(Data items)
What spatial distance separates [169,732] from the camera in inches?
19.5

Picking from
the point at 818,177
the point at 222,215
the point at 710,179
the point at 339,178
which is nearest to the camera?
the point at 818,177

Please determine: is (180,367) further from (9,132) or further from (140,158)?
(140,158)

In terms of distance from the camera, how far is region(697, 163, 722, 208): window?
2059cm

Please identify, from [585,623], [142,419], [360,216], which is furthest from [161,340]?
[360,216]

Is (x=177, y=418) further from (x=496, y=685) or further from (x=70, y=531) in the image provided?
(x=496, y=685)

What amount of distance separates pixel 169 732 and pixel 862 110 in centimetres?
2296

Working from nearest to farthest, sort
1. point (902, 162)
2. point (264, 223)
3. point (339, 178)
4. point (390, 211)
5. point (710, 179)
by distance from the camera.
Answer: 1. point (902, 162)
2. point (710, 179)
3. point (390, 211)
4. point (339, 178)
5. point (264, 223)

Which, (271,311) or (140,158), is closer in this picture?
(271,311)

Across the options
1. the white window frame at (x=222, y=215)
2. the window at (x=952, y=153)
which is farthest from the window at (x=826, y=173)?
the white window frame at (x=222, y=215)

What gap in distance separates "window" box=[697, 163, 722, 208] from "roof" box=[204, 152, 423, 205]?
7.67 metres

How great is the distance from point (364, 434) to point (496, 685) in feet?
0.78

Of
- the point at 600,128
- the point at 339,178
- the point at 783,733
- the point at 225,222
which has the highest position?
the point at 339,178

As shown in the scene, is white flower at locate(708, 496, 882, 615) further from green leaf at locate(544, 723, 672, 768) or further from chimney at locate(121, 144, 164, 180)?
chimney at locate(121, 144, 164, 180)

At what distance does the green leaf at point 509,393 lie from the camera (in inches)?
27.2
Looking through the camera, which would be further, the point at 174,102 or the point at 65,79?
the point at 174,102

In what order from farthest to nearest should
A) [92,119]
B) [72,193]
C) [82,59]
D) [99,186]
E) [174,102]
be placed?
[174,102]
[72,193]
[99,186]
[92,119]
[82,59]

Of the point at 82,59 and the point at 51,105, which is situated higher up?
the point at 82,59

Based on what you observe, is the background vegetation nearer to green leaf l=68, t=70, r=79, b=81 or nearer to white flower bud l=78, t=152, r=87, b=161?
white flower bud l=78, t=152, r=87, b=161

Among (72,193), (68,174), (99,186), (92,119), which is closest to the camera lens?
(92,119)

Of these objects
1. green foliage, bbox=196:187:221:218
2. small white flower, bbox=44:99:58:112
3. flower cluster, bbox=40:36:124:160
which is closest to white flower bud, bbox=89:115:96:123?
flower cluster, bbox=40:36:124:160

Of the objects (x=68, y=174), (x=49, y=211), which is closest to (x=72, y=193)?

> _EXERCISE_
Retype the lines above, starting at the first line and stopping after the one that contains "5. point (264, 223)".

> _FULL ANSWER_
What spatial distance separates [169,732] from the camera in inches?
19.5

Picking from
the point at 818,177
the point at 222,215
the point at 710,179
the point at 339,178
which is nearest to the camera?
the point at 818,177

Please determine: is (180,367) further from (9,132) or further from (140,158)?
(140,158)

In terms of distance from the camera, how far is region(697, 163, 722, 208): window?
2059cm

Please identify, from [585,623], [142,419], [360,216], which is furthest from [161,340]?
[360,216]

Is (x=177, y=418) further from (x=496, y=685) or further from (x=70, y=531) in the image provided?
(x=496, y=685)

What amount of distance separates pixel 169 732 and pixel 862 110 in centimetres?
2296

Working from nearest to farthest, sort
1. point (902, 162)
2. point (264, 223)
3. point (339, 178)
4. point (390, 211)
5. point (710, 179)
by distance from the camera.
Answer: 1. point (902, 162)
2. point (710, 179)
3. point (390, 211)
4. point (339, 178)
5. point (264, 223)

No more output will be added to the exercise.